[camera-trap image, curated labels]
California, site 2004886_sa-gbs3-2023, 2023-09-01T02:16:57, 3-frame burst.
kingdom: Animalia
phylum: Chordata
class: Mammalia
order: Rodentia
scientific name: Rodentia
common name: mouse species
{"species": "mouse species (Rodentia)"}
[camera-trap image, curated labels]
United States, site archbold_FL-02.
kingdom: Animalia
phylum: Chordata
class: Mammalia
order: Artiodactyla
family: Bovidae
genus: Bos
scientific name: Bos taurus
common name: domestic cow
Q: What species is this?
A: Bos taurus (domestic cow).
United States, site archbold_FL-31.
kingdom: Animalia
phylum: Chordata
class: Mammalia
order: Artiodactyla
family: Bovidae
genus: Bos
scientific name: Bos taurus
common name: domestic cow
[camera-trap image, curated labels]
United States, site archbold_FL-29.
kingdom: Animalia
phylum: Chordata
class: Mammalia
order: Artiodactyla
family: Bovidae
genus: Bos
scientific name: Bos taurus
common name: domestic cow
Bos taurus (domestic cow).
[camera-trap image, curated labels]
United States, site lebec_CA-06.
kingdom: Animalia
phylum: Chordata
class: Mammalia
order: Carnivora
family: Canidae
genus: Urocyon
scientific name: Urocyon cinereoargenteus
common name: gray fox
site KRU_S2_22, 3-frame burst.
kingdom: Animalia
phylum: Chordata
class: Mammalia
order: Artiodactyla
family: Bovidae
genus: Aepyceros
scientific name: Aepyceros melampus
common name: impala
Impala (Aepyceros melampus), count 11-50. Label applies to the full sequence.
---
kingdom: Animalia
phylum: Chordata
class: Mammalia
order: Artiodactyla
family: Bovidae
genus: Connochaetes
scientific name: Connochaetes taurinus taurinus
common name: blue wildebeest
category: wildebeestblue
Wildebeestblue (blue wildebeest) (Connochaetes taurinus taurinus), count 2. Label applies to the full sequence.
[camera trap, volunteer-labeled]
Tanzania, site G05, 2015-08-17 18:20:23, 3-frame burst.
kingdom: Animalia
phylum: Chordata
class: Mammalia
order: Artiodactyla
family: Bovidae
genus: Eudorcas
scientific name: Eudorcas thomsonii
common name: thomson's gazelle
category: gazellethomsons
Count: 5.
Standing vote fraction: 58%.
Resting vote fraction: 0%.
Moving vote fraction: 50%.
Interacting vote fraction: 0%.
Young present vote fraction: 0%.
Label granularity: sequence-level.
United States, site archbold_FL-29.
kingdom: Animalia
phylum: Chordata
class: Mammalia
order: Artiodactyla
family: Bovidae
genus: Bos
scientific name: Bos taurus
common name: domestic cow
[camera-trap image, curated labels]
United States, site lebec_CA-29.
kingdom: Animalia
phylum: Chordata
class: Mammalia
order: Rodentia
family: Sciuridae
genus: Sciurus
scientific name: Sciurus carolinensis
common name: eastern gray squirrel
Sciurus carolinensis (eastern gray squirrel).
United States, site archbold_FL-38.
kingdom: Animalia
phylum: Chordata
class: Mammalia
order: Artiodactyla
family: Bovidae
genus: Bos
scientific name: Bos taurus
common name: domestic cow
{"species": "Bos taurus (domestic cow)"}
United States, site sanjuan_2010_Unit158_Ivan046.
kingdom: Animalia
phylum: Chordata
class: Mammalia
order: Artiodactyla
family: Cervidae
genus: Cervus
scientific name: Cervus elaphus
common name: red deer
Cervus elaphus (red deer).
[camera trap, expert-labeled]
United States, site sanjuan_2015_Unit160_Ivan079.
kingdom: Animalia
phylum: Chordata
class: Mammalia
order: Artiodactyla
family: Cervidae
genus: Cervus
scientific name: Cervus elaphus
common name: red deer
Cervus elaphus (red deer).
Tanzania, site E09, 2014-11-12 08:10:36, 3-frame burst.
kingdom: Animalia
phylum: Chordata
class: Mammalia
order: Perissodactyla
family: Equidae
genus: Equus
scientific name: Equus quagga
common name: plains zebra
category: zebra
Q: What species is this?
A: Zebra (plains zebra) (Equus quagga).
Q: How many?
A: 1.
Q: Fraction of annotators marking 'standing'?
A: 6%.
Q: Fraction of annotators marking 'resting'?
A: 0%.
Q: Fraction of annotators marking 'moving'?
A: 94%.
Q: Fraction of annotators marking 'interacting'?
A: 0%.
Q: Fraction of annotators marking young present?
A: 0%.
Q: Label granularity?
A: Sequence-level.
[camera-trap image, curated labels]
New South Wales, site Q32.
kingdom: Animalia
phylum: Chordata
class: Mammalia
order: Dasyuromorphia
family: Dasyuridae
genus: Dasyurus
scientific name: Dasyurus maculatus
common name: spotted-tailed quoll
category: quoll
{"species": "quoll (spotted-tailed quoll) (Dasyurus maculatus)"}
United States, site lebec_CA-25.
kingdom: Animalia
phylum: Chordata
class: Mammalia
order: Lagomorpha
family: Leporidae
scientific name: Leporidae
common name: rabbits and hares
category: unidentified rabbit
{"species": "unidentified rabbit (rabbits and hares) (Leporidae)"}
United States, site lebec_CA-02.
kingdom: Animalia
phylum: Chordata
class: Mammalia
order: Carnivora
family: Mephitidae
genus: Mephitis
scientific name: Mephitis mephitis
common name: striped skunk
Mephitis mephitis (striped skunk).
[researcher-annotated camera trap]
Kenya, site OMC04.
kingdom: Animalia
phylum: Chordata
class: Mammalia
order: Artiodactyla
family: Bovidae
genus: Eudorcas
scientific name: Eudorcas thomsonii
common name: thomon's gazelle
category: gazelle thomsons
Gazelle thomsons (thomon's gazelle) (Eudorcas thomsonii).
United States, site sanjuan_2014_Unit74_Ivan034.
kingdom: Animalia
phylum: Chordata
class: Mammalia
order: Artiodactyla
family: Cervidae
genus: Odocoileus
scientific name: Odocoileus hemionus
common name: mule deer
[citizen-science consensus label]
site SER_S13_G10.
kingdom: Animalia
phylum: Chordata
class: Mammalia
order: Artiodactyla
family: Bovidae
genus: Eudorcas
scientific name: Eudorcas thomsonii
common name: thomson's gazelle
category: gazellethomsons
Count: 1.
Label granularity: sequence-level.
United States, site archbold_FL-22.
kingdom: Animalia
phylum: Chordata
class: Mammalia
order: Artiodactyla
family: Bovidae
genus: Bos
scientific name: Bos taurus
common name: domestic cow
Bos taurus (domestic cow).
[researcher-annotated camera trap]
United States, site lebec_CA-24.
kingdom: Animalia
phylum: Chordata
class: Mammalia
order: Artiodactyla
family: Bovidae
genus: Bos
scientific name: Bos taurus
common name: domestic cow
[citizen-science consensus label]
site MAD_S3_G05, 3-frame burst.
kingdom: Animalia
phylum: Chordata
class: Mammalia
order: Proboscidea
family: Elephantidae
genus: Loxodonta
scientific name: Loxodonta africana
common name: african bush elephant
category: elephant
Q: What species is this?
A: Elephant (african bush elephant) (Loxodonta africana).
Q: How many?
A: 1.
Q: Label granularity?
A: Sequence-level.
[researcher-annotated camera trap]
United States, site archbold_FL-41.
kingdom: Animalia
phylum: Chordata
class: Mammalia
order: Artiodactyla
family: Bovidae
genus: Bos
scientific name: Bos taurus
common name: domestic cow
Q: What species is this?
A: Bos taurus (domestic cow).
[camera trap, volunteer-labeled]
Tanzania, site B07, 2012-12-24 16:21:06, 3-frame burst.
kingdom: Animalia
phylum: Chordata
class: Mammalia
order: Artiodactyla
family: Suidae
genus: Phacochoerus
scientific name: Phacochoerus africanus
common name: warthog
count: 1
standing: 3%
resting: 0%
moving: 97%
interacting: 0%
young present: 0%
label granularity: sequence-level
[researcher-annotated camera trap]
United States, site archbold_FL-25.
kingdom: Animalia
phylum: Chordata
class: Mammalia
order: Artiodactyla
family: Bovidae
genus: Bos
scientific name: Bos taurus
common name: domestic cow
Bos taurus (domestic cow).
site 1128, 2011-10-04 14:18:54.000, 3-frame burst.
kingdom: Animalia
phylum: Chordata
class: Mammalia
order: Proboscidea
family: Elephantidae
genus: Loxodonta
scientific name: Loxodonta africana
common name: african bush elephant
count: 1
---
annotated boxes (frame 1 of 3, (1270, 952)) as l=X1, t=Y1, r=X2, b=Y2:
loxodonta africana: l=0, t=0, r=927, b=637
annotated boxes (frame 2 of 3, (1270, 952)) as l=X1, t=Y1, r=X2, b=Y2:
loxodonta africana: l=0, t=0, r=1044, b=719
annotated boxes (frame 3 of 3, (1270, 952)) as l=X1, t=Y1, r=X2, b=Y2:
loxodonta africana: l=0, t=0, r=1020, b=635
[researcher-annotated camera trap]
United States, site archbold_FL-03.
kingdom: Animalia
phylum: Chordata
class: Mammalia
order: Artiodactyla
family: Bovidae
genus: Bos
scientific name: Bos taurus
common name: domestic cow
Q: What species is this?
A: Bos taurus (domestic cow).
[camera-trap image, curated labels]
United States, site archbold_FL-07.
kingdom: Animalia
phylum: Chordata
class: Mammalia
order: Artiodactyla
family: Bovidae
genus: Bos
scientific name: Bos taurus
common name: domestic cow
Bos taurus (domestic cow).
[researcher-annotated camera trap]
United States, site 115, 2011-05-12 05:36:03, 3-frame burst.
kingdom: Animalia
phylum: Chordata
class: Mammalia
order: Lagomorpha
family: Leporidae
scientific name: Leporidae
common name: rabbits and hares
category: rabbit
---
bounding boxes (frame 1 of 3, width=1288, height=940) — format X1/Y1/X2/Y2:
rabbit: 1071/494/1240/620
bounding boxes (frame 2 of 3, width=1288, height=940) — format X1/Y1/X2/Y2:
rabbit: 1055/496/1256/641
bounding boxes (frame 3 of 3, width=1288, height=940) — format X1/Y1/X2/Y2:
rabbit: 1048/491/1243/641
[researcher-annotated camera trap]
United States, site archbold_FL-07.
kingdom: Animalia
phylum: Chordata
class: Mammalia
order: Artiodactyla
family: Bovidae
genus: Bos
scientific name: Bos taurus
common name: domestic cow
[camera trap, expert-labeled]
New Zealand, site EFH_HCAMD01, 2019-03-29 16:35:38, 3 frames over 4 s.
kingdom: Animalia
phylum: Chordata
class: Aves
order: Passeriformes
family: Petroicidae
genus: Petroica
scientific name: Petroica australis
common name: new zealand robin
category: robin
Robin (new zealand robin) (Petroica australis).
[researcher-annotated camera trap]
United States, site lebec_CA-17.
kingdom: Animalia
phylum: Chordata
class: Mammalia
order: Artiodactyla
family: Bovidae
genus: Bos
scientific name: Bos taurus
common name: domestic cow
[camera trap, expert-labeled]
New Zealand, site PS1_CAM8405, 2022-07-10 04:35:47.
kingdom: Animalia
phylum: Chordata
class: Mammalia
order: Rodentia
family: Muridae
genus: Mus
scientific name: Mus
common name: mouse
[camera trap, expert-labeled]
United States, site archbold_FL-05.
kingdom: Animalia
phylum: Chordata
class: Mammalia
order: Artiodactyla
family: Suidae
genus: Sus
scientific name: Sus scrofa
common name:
------------------------
### WHAT THE TASK ASKS
What needs duplicating is the run of lines from the one containing "New Zealand, site PS1_CAM8405, 2022-07-10" through the last line of the entries above, exact and complete.

### TASK OUTPUT
New Zealand, site PS1_CAM8405, 2022-07-10 04:35:47.
kingdom: Animalia
phylum: Chordata
class: Mammalia
order: Rodentia
family: Muridae
genus: Mus
scientific name: Mus
common name: mouse
[camera trap, expert-labeled]
United States, site archbold_FL-05.
kingdom: Animalia
phylum: Chordata
class: Mammalia
order: Artiodactyla
family: Suidae
genus: Sus
scientific name: Sus scrofa
common name:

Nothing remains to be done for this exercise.